What this task involves
Set down every record once more, exactly as given.

------ Dataset extract

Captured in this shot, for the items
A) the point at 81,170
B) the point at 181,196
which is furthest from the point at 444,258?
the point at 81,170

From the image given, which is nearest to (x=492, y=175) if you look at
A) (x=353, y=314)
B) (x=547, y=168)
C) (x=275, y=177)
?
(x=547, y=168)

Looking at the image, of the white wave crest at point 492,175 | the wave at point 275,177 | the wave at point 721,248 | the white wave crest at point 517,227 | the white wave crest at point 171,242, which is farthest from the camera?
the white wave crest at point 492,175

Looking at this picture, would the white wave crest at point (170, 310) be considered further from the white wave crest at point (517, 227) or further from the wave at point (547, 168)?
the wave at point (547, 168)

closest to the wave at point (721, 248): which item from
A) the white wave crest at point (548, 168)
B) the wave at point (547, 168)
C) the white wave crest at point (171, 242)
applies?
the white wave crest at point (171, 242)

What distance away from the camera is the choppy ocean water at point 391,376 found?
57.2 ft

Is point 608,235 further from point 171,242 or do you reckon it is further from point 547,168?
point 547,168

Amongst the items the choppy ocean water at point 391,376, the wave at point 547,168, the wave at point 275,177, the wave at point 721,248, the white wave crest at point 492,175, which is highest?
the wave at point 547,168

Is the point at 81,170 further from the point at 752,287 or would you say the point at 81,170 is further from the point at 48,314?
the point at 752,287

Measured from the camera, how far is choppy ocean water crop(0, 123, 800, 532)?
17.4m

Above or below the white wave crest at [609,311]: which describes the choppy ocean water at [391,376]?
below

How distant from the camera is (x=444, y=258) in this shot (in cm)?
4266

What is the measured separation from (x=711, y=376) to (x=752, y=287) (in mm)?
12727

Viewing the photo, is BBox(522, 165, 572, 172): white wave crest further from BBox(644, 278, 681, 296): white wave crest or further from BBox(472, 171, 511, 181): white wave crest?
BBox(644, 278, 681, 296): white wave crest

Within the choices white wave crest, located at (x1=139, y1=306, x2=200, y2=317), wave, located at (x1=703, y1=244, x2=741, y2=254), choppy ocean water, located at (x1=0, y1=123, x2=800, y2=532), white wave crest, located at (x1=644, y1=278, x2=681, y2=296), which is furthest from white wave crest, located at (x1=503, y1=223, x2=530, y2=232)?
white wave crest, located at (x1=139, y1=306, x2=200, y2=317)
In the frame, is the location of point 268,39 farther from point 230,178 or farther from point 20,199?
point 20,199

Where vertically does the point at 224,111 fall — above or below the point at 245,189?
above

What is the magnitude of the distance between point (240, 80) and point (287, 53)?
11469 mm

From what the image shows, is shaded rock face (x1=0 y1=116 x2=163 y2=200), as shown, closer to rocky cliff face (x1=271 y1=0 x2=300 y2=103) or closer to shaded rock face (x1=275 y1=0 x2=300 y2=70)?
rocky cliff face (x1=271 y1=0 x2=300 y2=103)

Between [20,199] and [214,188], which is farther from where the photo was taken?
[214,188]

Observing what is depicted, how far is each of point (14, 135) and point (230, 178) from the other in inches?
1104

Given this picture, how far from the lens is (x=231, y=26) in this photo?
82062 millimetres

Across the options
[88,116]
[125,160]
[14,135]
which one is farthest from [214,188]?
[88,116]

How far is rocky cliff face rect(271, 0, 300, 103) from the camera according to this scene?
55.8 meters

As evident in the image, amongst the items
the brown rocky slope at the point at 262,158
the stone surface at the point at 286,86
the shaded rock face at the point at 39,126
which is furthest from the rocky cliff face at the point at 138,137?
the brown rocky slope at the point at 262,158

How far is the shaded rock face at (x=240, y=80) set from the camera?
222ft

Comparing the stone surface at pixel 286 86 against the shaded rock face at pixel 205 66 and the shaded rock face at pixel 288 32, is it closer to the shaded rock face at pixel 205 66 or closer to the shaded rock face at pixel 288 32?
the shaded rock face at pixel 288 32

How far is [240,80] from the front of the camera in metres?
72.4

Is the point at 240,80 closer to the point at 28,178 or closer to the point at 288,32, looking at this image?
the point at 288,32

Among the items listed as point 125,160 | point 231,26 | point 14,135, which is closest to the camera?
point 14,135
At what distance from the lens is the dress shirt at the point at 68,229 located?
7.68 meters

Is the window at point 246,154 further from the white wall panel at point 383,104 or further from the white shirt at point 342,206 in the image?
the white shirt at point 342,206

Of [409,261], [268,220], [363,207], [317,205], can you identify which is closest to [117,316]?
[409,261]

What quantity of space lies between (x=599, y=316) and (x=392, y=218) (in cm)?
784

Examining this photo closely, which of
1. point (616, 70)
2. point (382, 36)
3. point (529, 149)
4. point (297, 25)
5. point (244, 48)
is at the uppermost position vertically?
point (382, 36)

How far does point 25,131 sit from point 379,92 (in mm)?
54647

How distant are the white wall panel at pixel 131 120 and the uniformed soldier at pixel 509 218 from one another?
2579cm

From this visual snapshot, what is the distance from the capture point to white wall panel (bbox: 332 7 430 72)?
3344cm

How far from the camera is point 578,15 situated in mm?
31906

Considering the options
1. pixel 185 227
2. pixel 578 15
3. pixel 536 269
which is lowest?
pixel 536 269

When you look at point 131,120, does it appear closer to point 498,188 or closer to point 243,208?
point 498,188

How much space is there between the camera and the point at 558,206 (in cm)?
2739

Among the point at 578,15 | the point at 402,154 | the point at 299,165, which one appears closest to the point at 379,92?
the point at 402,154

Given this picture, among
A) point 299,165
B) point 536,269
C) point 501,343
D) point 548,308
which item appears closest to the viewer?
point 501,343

------------

Result for this exercise
Captured in this shot, for the items
A) the point at 81,170
B) the point at 181,196
which is furthest from the point at 444,258?
the point at 81,170

From the image given, which is nearest to (x=492, y=175) if you look at
A) (x=353, y=314)
B) (x=547, y=168)
C) (x=275, y=177)
?
(x=547, y=168)

Looking at the image, of the white wave crest at point 492,175 | the wave at point 275,177 | the wave at point 721,248 | the white wave crest at point 517,227 | the white wave crest at point 171,242, which is farthest from the camera?
the white wave crest at point 492,175

Looking at this picture, would the white wave crest at point (170, 310) be considered further from the white wave crest at point (517, 227) or further from the wave at point (547, 168)?
the wave at point (547, 168)

closest to the wave at point (721, 248): which item from
A) the white wave crest at point (548, 168)
B) the wave at point (547, 168)
C) the white wave crest at point (171, 242)
applies?
the white wave crest at point (171, 242)

What distance away from the camera is the choppy ocean water at point 391,376 found?
57.2 ft

Is point 608,235 further from point 171,242 or do you reckon it is further from point 547,168?
point 547,168

Amongst the items the choppy ocean water at point 391,376, the wave at point 547,168, the wave at point 275,177, the wave at point 721,248, the white wave crest at point 492,175, which is highest?
the wave at point 547,168

Is the point at 81,170 further from the point at 752,287 or would you say the point at 81,170 is further from the point at 48,314?
the point at 752,287

Measured from the camera, how far is choppy ocean water crop(0, 123, 800, 532)?
17.4m

Above or below the white wave crest at [609,311]: which describes the choppy ocean water at [391,376]?
below

How distant from the camera is (x=444, y=258) in this shot (in cm)?
4266

What is the measured separation from (x=711, y=376) to (x=752, y=287) (in mm)?
12727

Viewing the photo, is BBox(522, 165, 572, 172): white wave crest further from BBox(644, 278, 681, 296): white wave crest or further from BBox(472, 171, 511, 181): white wave crest?
BBox(644, 278, 681, 296): white wave crest

Within the choices white wave crest, located at (x1=139, y1=306, x2=200, y2=317), wave, located at (x1=703, y1=244, x2=741, y2=254), choppy ocean water, located at (x1=0, y1=123, x2=800, y2=532), white wave crest, located at (x1=644, y1=278, x2=681, y2=296), which is furthest from white wave crest, located at (x1=503, y1=223, x2=530, y2=232)?
white wave crest, located at (x1=139, y1=306, x2=200, y2=317)
In the frame, is the location of point 268,39 farther from point 230,178 or farther from point 20,199?
point 20,199

Where vertically does the point at 224,111 fall — above or below the point at 245,189?
above

What is the magnitude of the distance between point (240, 80) and point (287, 53)?
11469 mm

From what the image shows, is shaded rock face (x1=0 y1=116 x2=163 y2=200), as shown, closer to rocky cliff face (x1=271 y1=0 x2=300 y2=103) or closer to shaded rock face (x1=275 y1=0 x2=300 y2=70)?
rocky cliff face (x1=271 y1=0 x2=300 y2=103)

Between [20,199] and [214,188], which is farther from where the photo was taken?
[214,188]

Observing what is depicted, how far is each of point (14, 135) and point (230, 178) from the other in inches?
1104

Given this picture, how far from the lens is (x=231, y=26) in this photo?
82062 millimetres

Across the options
[88,116]
[125,160]
[14,135]
which one is farthest from [214,188]?
[88,116]

How far is rocky cliff face rect(271, 0, 300, 103) from the camera according to this scene?
55.8 meters

As evident in the image, amongst the items
the brown rocky slope at the point at 262,158
the stone surface at the point at 286,86
the shaded rock face at the point at 39,126
which is furthest from the rocky cliff face at the point at 138,137?
the brown rocky slope at the point at 262,158

How far is the shaded rock face at (x=240, y=80) set from the camera?
222ft

Comparing the stone surface at pixel 286 86 against the shaded rock face at pixel 205 66 and the shaded rock face at pixel 288 32, is it closer to the shaded rock face at pixel 205 66 or closer to the shaded rock face at pixel 288 32?
the shaded rock face at pixel 288 32

How far is [240,80] from the front of the camera in metres?
72.4

Is the point at 240,80 closer to the point at 28,178 or closer to the point at 288,32, looking at this image?
the point at 288,32

Among the items listed as point 125,160 | point 231,26 | point 14,135, which is closest to the camera?
point 14,135
At what distance from the lens is the dress shirt at the point at 68,229 located?
7.68 meters

Is the window at point 246,154 further from the white wall panel at point 383,104 or further from the white shirt at point 342,206 in the image?
the white shirt at point 342,206

Of [409,261], [268,220], [363,207], [317,205], can you identify which is closest to [117,316]?
[409,261]

What quantity of space lies between (x=599, y=316) and (x=392, y=218) (in cm)?
784

Examining this photo closely, which of
1. point (616, 70)
2. point (382, 36)
3. point (529, 149)
4. point (297, 25)
5. point (244, 48)
is at the uppermost position vertically?
point (382, 36)

How far does point 25,131 sit from point 379,92 (in mm)?
54647

How distant are the white wall panel at pixel 131 120 and the uniformed soldier at pixel 509 218 from one another?
2579cm

From this visual snapshot, what is the distance from the capture point to white wall panel (bbox: 332 7 430 72)?
3344cm

How far from the camera is point 578,15 situated in mm?
31906

Considering the options
1. pixel 185 227
2. pixel 578 15
3. pixel 536 269
which is lowest?
pixel 536 269

When you look at point 131,120, does it appear closer to point 498,188 or closer to point 243,208?
point 498,188

How much space is there between the camera and the point at 558,206 (in cm)?
2739

Among the point at 578,15 | the point at 402,154 | the point at 299,165, which one appears closest to the point at 379,92?
the point at 402,154

Given this picture, among
A) point 299,165
B) point 536,269
C) point 501,343
D) point 548,308
which item appears closest to the viewer?
point 501,343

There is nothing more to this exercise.